Directions: There are four passages in this part. Each passage is followed by some questions or unfinished statements. For each of them there are four choices marked A., B., C. and D. You should decide on the best choice and mark the corresponding letter on the Answer Sheet.
Passage Two
Deaths from cigarettes are likely to more than triple over the next quarter century to 20 every minute around the world, scientists warn in a new global survey. The survey covers 45 countries, 15 more than the previous study. The additional nations are from eastern Europe and the former Soviet Union.
Sixty million deaths have been caused by smoking since the 1950s, the investigators estimate. They predict smoking will kill about 10 million people a year by 2020, the vast majority in developing countries where the habit continues to attract young women.
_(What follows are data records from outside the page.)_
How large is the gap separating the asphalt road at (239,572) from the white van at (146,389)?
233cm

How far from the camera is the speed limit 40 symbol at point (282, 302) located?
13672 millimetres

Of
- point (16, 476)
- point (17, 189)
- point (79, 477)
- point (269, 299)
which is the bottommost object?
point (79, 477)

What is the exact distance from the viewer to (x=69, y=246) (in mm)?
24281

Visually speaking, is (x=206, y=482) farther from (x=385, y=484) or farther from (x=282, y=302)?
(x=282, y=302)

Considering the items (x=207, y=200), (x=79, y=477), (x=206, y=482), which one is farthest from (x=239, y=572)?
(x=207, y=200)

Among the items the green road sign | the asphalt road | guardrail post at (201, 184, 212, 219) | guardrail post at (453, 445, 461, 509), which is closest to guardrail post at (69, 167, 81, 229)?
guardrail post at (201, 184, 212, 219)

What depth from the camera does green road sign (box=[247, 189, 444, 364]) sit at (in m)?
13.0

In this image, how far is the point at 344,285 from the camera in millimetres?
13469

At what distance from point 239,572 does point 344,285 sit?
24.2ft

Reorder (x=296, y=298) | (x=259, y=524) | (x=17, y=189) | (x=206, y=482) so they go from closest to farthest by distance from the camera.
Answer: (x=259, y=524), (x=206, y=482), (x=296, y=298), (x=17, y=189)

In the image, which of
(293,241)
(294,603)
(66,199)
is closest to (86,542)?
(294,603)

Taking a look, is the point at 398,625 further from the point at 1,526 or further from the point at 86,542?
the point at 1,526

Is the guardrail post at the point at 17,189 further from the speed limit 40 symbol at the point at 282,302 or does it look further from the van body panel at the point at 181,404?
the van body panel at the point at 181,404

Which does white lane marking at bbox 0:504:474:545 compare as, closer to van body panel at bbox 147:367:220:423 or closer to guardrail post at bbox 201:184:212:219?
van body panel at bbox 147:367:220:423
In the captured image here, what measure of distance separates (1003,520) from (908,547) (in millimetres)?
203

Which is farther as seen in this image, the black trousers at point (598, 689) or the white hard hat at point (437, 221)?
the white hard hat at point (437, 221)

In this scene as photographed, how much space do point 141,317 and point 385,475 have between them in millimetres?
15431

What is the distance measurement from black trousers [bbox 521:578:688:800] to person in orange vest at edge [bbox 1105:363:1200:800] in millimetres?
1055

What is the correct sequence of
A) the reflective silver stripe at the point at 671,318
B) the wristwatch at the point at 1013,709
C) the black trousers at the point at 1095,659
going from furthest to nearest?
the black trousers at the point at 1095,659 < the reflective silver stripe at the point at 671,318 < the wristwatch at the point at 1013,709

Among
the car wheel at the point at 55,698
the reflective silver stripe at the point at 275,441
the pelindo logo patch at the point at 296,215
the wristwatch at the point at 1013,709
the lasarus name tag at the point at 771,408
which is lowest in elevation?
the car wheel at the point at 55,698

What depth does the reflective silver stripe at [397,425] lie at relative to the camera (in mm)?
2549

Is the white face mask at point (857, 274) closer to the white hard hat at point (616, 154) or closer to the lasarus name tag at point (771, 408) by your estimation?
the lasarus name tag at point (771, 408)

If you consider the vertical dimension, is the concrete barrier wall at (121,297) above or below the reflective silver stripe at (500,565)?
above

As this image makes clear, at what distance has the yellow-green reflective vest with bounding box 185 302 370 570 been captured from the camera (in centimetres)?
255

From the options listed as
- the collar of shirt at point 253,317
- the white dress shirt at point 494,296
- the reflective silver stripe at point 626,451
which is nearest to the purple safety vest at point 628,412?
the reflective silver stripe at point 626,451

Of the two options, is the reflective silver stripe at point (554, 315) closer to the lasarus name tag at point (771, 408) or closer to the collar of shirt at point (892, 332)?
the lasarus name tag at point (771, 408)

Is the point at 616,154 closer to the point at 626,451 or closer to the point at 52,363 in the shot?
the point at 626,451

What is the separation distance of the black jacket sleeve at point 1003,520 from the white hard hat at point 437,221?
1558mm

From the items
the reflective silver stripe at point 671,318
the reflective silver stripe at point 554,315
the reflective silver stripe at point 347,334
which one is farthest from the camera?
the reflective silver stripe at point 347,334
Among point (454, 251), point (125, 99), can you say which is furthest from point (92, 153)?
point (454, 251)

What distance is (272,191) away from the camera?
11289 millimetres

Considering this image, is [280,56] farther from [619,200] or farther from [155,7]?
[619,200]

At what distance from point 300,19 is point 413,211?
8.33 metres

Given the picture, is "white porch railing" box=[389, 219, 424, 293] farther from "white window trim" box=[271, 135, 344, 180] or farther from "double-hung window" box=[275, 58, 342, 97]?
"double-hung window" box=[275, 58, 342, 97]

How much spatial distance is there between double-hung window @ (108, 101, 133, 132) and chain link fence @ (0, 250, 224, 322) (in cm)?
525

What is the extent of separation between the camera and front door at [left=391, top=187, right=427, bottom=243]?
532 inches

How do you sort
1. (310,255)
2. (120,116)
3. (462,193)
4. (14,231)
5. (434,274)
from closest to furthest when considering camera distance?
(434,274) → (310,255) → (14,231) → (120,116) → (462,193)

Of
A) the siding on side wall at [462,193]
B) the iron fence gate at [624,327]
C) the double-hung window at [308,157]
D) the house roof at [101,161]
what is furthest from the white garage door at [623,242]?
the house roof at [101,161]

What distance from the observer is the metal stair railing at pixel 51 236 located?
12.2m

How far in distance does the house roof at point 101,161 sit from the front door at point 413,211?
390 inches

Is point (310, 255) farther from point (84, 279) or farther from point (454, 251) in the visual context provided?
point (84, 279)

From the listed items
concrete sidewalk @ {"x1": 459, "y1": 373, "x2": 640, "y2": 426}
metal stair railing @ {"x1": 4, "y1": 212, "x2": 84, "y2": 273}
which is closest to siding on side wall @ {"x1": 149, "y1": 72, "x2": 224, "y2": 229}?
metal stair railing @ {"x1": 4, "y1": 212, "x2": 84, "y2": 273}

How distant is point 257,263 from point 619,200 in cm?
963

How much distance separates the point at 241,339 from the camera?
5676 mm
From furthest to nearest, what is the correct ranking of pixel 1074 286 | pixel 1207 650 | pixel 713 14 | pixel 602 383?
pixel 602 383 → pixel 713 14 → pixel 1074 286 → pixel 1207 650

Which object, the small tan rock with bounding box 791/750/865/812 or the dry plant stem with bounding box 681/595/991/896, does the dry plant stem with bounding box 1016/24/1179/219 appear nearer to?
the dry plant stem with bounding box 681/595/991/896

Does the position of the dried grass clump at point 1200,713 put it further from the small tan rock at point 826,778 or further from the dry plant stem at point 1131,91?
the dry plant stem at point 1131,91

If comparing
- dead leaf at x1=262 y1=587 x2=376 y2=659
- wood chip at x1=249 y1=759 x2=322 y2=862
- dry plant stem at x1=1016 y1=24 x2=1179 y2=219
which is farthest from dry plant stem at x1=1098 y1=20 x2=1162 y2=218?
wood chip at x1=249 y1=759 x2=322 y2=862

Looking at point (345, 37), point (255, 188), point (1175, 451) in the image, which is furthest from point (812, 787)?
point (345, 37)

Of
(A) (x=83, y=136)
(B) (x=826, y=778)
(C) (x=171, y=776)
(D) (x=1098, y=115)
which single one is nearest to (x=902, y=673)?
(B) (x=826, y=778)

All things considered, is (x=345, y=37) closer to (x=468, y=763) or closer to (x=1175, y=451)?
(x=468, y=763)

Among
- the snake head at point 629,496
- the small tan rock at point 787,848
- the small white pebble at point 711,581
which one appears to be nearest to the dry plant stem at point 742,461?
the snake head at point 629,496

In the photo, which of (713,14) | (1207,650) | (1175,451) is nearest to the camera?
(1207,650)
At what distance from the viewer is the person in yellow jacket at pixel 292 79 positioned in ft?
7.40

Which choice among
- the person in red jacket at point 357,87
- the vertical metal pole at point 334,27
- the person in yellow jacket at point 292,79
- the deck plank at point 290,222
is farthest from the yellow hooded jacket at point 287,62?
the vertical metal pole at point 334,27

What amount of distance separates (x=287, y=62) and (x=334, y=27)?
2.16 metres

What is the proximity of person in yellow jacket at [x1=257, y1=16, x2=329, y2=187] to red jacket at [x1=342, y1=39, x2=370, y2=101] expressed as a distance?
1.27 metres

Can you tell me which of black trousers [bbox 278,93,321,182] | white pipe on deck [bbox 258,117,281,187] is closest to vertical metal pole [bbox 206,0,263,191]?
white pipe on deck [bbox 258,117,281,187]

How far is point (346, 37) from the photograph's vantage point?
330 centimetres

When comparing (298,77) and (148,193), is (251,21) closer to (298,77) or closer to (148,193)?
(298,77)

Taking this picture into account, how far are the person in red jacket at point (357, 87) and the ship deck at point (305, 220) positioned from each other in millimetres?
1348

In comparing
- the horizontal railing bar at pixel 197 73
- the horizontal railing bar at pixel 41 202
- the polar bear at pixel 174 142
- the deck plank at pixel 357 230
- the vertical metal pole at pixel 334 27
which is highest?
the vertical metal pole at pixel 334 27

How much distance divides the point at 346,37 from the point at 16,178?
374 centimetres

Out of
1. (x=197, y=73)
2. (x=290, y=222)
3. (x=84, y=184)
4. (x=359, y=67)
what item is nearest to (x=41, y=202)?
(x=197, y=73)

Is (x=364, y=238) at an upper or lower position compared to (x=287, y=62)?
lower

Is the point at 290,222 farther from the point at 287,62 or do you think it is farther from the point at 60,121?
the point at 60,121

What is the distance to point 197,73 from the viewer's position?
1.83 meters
Investigators were unable to acquire smoking statistics from every country, which would allow the most precise estimates. Instead, they compared data on lung-cancer death rates among American non-smokers to the lung-cancer death rate in each country to get an estimate of the number of smoking in a nation.
The researchers said they used lung-cancer rates as the yardstick(标尺) because in developed countries, lung cancer is closely related to smoking and so seldom caused by any other factor among non-smokers.
According to the report, 10 percent of middle-age British men will die from smoking by the time they are 35 to 69 years old. In Poland, 20 percent of men are doomed to die from smoking, the researchers predict.